Abstract

Primary rectal lymphoma is a rare disease. Unlike other primary gastrointestinal lymphomas (stomach, small intestine, and colon) the behavior of this kind of lymphoma, as well as its management, is not fully understood. Most of the literature available, despite being limited, has recommended different modalities in treatment and has varying outcomes. Hence there is still no available consensus guidelines. We present a case of a 52-year-old woman with constipation and hematochezia. Physical examination was essentially normal except for a palpable rectal mass. There was no lymphadenopathy appreciated.
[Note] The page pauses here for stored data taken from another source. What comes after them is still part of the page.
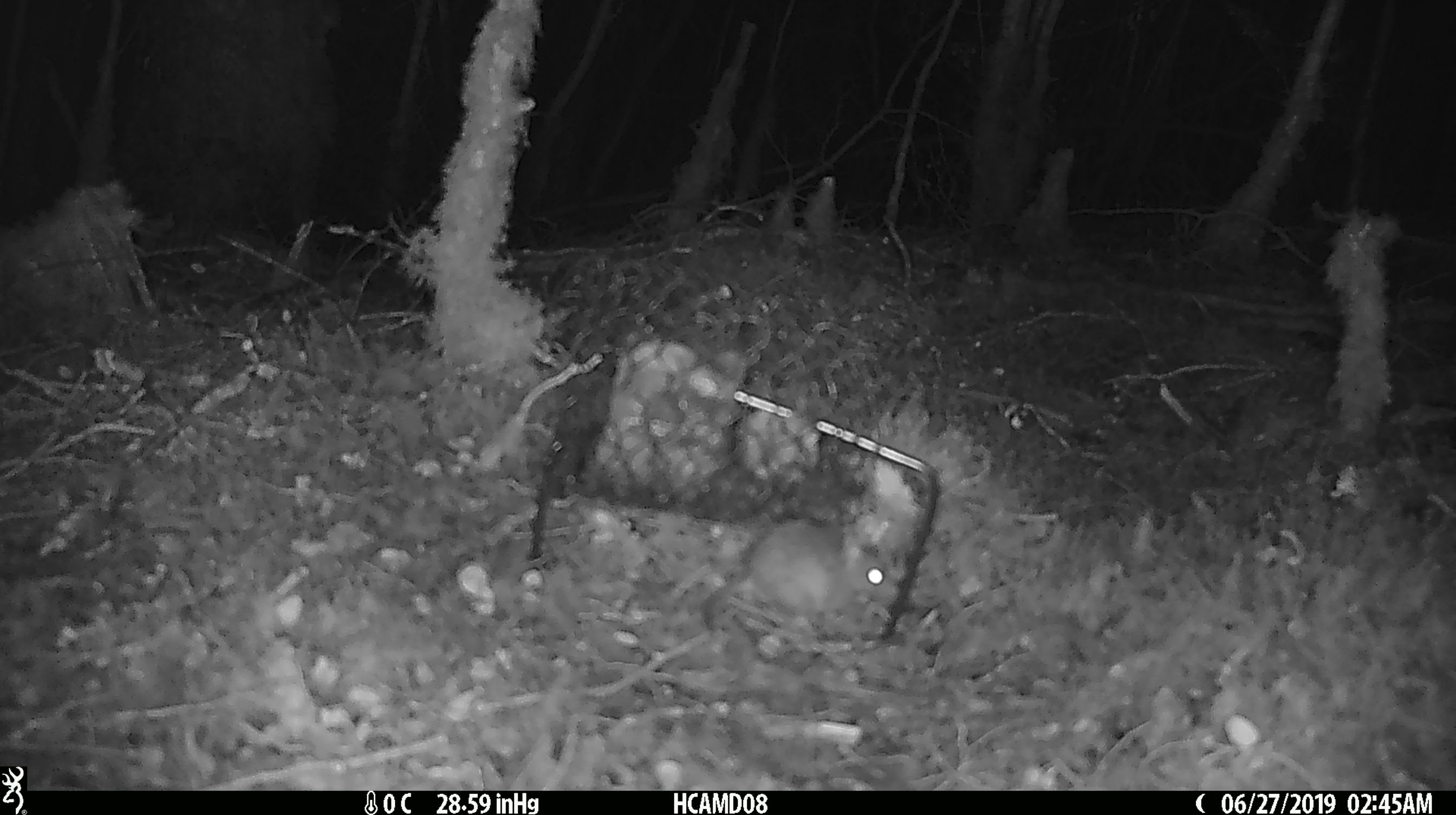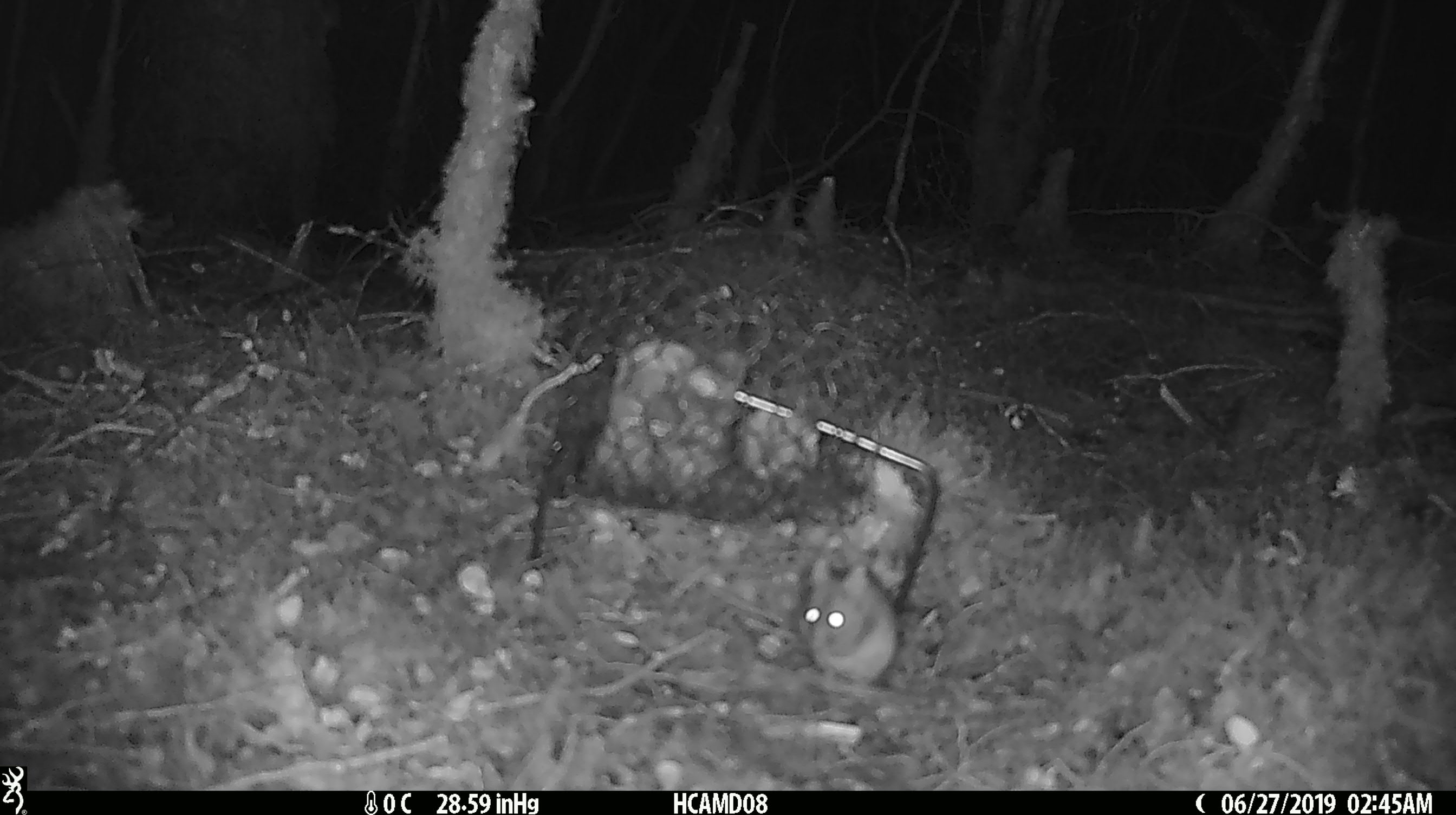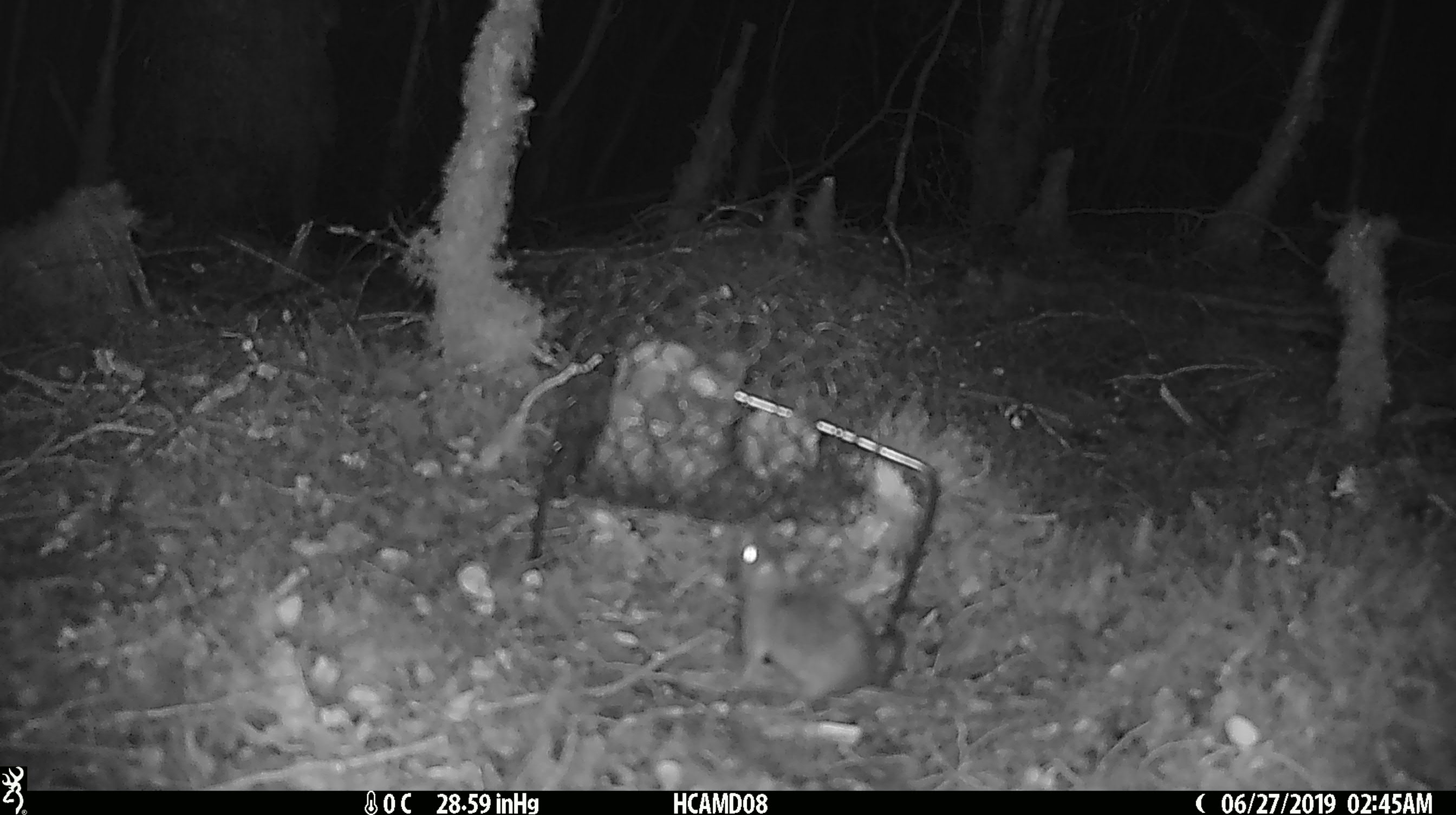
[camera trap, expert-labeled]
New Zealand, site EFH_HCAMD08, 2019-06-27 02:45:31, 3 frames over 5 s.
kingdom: Animalia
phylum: Chordata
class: Mammalia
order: Rodentia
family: Muridae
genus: Mus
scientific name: Mus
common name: mouse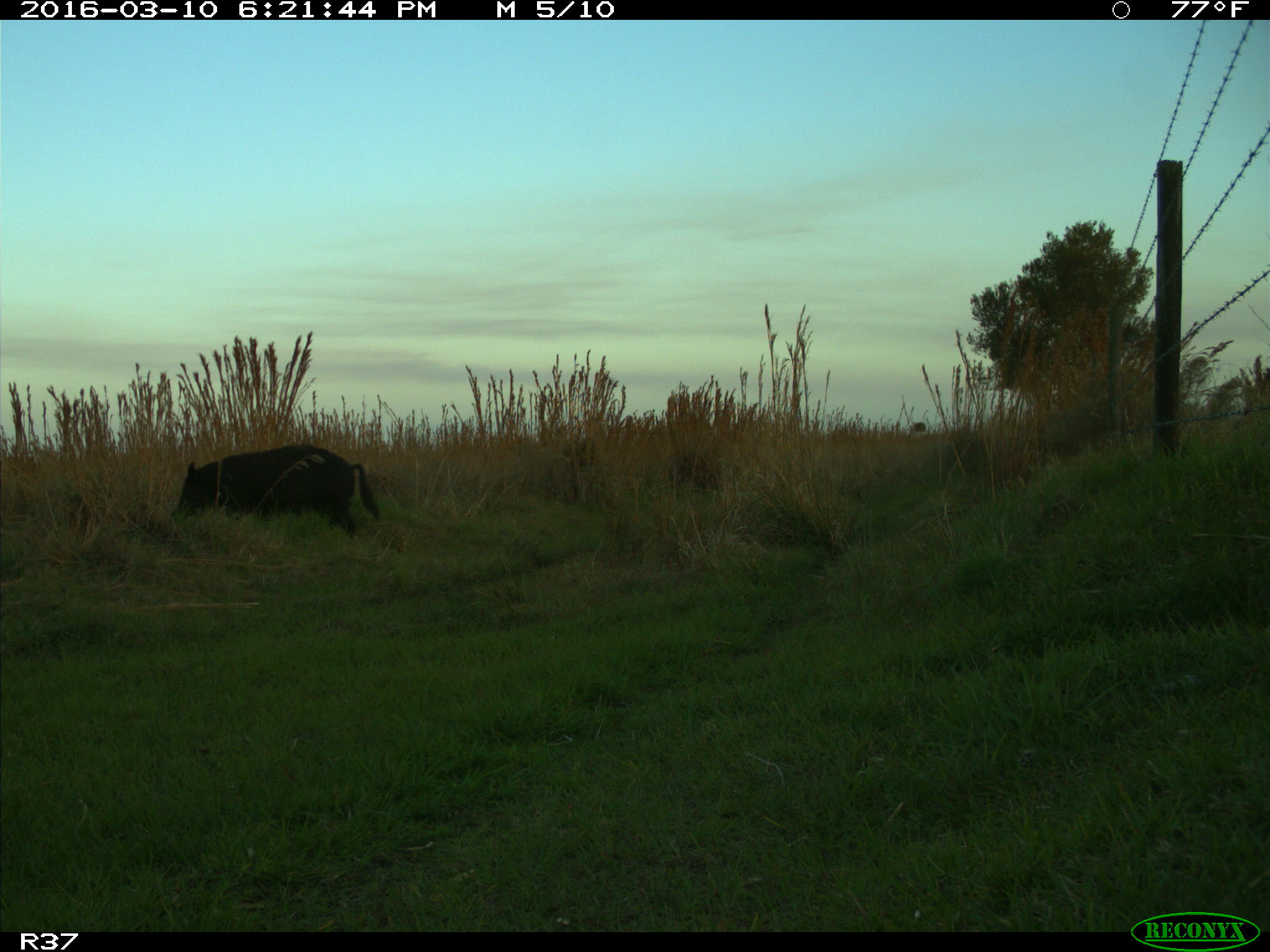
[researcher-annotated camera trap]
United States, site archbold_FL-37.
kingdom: Animalia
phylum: Chordata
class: Mammalia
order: Artiodactyla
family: Suidae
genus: Sus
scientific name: Sus scrofa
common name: wild boar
The initial impression was a primary rectal adenocarcinoma but work-up done were unremarkable including CEA. Histopathology with immunostaining revealed a diagnosis of diffuse large B-cell lymphoma (DLBCL) of the rectum, Lugano stage IIE. Despite unofficial recommendations of surgical management for a resectable, low stage lesion, the patient underwent chemotherapy only (R-CHOPS) for 6 cycles resulting to both clinical and endoscopic response. Despite our present success with our patient, we cannot recommend based on a single case. Our case can be included in the very few cases of primary rectal lymphoma that can be accumulated altogether and subject to a larger scientific study that will lead to a better understanding of this rare disease.